IPS: Where is the Government of Southern Sudan on family planning now?
Makur Kariom: There is actually no policy on the ground at the moment. In the draft policy document on reproductive health in South Sudan there is mention of family planning as one of the important issues the government must address. In the meantime we try to seize any opportunity to talk to people mothers and parents about it.
But we want to see contraceptives fully integrated into the health system by the end of this coming year. It will be a challenge.
IPS: What s the level understanding of family planning now in the South?
MK: The prevalence of contraceptives in the South is under one percent according to the (joint U.N. government) South Sudan Household Survey. From that figure you can clearly see how low the uptake is. This is because of a lack of adequate knowledge about the importance of contraception and low availability, and the lack of qualified staff who can impart knowledge required for an informed decision.
If you go to most of the outreach primary health care centers in the villages, you will find piles of condoms in the stores. Nobody is using them.
There are cultural issues involved. People think of contraceptives as to do with immorality and prostitution. Some people believe the use of these is something imported from white people trying to reduce our population and some people believe that using condoms you can not enjoy sex.
But without family planning we will not be able to curb our high maternal mortality rate.
IPS: There is a political issue with population, in South Sudan, isn t there?
MK: Our people believe that the more children you have the stronger you get the more respect you will get in the family and in society. It goes back to the nature of our tribes, particularly the Nilotic (primarily pastoral) tribes. If you are more in number, no one will try to steal your cattle or fight you. So that element is among our people and it was reinforced by the war.
Having lost over 2 million people means our population has gone down and we need to compensate. The threat of war is always there with the north, we will not be able to face that threat unless we have many strong men to fight.
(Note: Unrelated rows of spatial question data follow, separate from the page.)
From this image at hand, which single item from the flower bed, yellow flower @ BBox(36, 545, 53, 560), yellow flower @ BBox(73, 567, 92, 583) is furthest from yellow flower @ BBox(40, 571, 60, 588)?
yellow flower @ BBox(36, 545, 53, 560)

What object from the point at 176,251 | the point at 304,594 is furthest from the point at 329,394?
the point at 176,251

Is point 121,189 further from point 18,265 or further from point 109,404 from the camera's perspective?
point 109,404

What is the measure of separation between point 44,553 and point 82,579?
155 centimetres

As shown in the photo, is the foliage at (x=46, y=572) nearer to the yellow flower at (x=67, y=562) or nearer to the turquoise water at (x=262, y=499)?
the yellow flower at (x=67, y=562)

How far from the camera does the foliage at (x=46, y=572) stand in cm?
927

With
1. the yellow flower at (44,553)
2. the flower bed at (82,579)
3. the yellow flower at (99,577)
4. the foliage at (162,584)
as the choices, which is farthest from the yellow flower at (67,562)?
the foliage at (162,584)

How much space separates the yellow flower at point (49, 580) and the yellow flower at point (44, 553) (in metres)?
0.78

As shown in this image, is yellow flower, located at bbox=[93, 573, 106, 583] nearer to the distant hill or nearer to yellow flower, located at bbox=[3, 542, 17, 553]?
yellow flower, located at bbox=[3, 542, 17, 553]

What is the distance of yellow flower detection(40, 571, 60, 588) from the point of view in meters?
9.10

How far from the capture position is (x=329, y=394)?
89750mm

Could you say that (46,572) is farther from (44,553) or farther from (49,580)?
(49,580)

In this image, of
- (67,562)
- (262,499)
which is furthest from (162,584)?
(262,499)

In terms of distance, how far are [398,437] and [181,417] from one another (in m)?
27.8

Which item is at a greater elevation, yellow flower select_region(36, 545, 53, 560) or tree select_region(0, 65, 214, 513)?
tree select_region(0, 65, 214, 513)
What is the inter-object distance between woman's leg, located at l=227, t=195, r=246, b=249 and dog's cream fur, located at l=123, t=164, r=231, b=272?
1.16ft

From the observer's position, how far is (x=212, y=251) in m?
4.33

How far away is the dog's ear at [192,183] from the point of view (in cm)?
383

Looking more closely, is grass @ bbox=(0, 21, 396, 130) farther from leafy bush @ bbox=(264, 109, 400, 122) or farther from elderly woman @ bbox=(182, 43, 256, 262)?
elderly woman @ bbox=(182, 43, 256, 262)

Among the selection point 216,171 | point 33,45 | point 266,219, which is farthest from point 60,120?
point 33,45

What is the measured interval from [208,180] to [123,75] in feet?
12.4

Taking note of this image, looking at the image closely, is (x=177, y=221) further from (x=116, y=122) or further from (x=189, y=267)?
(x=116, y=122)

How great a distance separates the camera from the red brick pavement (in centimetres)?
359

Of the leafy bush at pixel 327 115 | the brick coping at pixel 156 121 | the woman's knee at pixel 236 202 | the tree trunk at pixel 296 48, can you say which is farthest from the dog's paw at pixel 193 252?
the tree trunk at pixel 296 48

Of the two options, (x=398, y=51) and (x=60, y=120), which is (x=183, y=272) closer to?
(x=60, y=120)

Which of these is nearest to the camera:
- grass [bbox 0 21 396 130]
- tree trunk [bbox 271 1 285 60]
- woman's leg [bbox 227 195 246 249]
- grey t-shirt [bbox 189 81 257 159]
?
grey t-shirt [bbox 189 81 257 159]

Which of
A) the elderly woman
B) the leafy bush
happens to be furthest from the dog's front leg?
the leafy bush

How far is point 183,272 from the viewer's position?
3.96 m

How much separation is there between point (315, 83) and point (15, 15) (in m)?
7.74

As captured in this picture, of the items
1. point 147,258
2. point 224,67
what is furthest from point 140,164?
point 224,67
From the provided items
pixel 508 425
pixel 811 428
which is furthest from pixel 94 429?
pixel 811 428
Personally I think, we should produce fewer children and over time the number will increase and here you will have achieved a high population growth and a healthy population at the same time.
It s not easy to sell that idea to the population but I think over time they will buy it. People are already beginning to feel the burden economically of having one person with a new government job and a whole family of about 20 people dependent on them.
As a government we re not telling people to have smaller families. It is easier to tell them whether you want more or few children that s your choice, but try to plan and to use the little resources we have in the wisest way.
IPS: Where can you start, bearing in mind that 92 percent of Southern women are illiterate?
MK: You begin at the health facilities. That s the best point to talk to people. And also we will use important personalities in the communities like chiefs and traditional midwives, people trusted by the people. We will educate these people and then they can pass it on.
IPS: What is the good news?
Most of the contraceptives, from oral contraceptives to barrier methods, are available free of charge in hospitals and some clinics and health centers and can also be purchased from the market.
We don t have figures but according to HIV people there s been an increase on the market of condoms.
And the outreach is going on very well in the army. They are taking it very seriously. They talk about it on their daily parades.